La belleza se hace escena en Luppi

  • El actor argentino protagoniza junto a Ana Labordeta y Manuel Callau 'El guía del Hermitage', que repite hoy función en el Cervantes tras la presentación de ayer

Lo verdaderamente sobrecogedor es que, en pleno cerco de Leningrado (hoy San Petersburgo), existieron ciertas luces. El museo del Hermitage fue saqueado por los nazis y sus fondos pasaron a engrosar las pinacotecas de militares como el mariscal Goering. Sin embargo, uno de los guías continuó ofreciendo visitas por el edificio, a lo largo de inmensos pasillos de paredes vacías en los que Pavel Filipovich, que así se llamaba, ilustraba sobre las obras de arte sustraídas. El episodio fue investigado por la periodista catalana Margarita Roig e inspiró al dramaturgo para escribir la obra El guía del Hermitage, que tuvo ayer su primera representación para el Festival de Teatro en el Cervantes y repetirá hoy bajo la dirección de Jorge Eines.
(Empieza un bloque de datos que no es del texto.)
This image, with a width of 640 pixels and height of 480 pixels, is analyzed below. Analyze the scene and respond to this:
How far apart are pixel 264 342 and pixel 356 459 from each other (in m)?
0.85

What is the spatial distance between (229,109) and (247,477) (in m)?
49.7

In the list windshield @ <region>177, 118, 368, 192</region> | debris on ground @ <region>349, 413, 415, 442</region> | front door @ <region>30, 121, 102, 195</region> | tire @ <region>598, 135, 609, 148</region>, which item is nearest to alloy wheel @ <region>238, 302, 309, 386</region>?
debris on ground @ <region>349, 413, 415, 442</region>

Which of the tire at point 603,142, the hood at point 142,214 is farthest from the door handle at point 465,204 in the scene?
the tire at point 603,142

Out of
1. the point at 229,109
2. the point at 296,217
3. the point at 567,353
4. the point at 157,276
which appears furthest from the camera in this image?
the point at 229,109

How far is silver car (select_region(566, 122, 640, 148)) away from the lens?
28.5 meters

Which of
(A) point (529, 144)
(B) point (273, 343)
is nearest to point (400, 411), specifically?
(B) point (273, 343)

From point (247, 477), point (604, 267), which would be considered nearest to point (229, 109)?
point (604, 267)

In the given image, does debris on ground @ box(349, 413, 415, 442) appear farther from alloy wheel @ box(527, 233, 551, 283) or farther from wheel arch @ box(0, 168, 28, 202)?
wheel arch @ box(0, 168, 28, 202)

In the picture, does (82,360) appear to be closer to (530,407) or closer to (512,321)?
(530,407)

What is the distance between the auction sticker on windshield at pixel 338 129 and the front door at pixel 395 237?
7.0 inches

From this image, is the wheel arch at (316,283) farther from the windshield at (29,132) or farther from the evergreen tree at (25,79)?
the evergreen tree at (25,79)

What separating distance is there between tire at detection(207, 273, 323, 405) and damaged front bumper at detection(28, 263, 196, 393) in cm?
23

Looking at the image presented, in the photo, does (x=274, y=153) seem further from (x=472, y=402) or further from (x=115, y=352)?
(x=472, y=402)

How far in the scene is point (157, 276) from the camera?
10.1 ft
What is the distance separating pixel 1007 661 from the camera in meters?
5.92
En el reparto figuran Ana Labordeta (a la que pudo verse el año pasado en el mismo certamen en Un Picasso, junto a José Sacristán), Manuel Callau y el argentino Federico Luppi, que regresó a las tablas con este montaje, estrenado en Santander el pasado octubre, después de diez años de dedicación exclusiva al cine.

Precisamente, Luppi habló en octubre del "respeto" que le imponía volver al teatro, y ayer explicó que en realidad quería decir "miedo". Pero la lectura de la obra, galardonada con el Premio Kutxa de San Sebastián en 2003, "me dio la valentía suficiente para intentarlo". Durante estos diez años "me ofrecieron muchos trabajos para el teatro, con obras para la fácil digestión del espectador, cosas a las que siempre me he negado tanto en la escena como en el cine". Para Luppi, El guía del Hermitage encierra valores por los que merece la pena arriesgarse, como "una discusión sobre el límite entre cordura y locura de alto contenido filosófico", la idea de que "inconscientemente, ninguno dejamos de utilizar la imaginación para sacar provecho de cada día" y, especialmente, una defensa de la belleza "como estímulo que alienta y saca lo mejor de cada uno, la luz que cada uno tiene para dar y emplear en la lucha". Esta implicación, a su juicio, "es necesaria, obligada para preservar a la humanidad".

Recordaba ayer Manuel Callau que Filipovich (sobre cuya dificultad apuntó Luppi que "no hay personajes fáciles") asegura en la obra que "realidad, ilusión y fantasía son sinónimos". Al menos, quedan las paredes vacías para llenarlas de belleza contra los asesinos.